Apply what you read =
1. In the Ghana coronavirus report, retype the passage between "Despite this, Mr" and "difficulty in breathing.", inclusive.
2. List every sign of illness that the Ghana coronavirus report gives as a reason to keep at least 1 metre away from a person.

Text block =
Health Minister Kwaku Agyemang-Manu has refused to shake hands with minority leader Haruna Iddrisu in parliament over fears of contracting the deadly novel coronavirus which has killed more than 3,000 people globally.
The minister who is also the Member of Parliament for Dormaa Central, had gone to parliament Wednesday morning to brief his colleagues on measures taken by Ghana to prevent and manage the virus in the event a positive case is recorded in the country.
Although Ghana has not recorded any coronavirus case, the minister justified his refusal to shake hands with the Tamale South MP, stating the culture of handshaking in the country must be avoided as part of measures to prevent the spread of the virus which broke out in China in January this year.
Forty suspected cases have been recorded in Ghana since the outbreak but all proven negative after laboratory tests.
Despite this, Mr Agyemang-Manu said told parliament: “Our traditional handshaking culture must now be avoided as much as possible.”
Accordingly, he added, “I refused to shake hands with my very good friend Haruna, the minority leader, this morning in the chamber”.
The minister underscored the need for frequent handwashing and rubbing of alcohol spirits as part of measures to prevent one from contracting the disease which has been declared a health emergency by the World Health Organisation.
Mr Agyemang-Manu advised the public to keep a distance of at least 1 metre from a person showing signs of fever, coughing and or having difficulty in breathing.
“When [you have] contact with sick person or potentially infested surfaces or objects, it is advised that you refrain from touching your eyes, nose or mouth with unwashed hands,” the minister advised.
He encouraged the general public to seek treatment immediately at the nearest health facility if infection is suspected and symptoms occur.
The minister said information on prevention have been developed and disseminated through the media, noting there are ongoing radio and television discussion on Ghana’s preparedness towards a possible coronavirus case.
“We strongly advise nonessential travel to and from affected areas should be discouraged as much as possible,” he appealed.
Meanwhile, Mr Agyemang-Manu has announced Ghana is working to secure a remotely located facility to be used as quarantine centre for novel coronavirus (covid-19) cases.
“Another remotely located 100-bed capacity facility is being secured for the purpose of quarantine for eligible persons,” he said, and assured the facility will be ready for use in two weeks from now.
“As yet, we’ve not found any Ghanaian that has contracted this disease either in country or even outside country,” Mr Agyeman-Manu said, and assured that the government and its development partners were working hard to prevent Ghana from recording a coronavirus case.
He stated that a holding room has been identified at country’s main entry point, the Kotoka International Airport, to use for suspected cases.
The Greater Accra Regional Hospital (Ridge) and the Tema General Hospital have already been designated as treatment and isolation centres, but the Minister said all the five teaching and 10 regional hospitals in the country have the potential to manage covid-19 cases.
These facilities, he noted, have been engaged by the Health Ministry “to test how ready they are for any eventuality”.
Also, case management teams have been trained.
A total of 5,000 PPEs have been procured and distributed to all regions and major health facilities and points of entry in the country as well as some selected health facilities. More are being procured by government to help protect our frontline workers.

Recorded data =
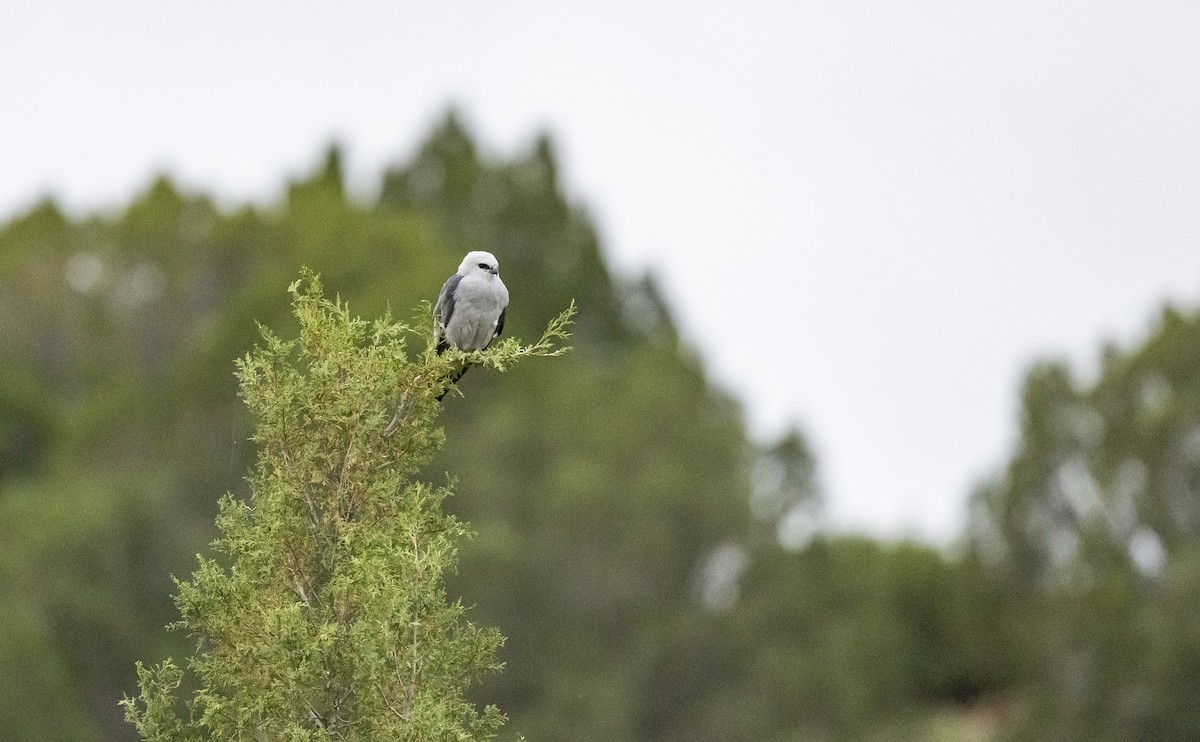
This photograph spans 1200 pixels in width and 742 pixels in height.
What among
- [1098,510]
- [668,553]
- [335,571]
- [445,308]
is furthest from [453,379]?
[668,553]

Problem solutions =
1.
Despite this, Mr Agyemang-Manu said told parliament: “Our traditional handshaking culture must now be avoided as much as possible.”
Accordingly, he added, “I refused to shake hands with my very good friend Haruna, the minority leader, this morning in the chamber”.
The minister underscored the need for frequent handwashing and rubbing of alcohol spirits as part of measures to prevent one from contracting the disease which has been declared a health emergency by the World Health Organisation.
Mr Agyemang-Manu advised the public to keep a distance of at least 1 metre from a person showing signs of fever, coughing and or having difficulty in breathing.

2.
- fever
- coughing
- difficulty in breathing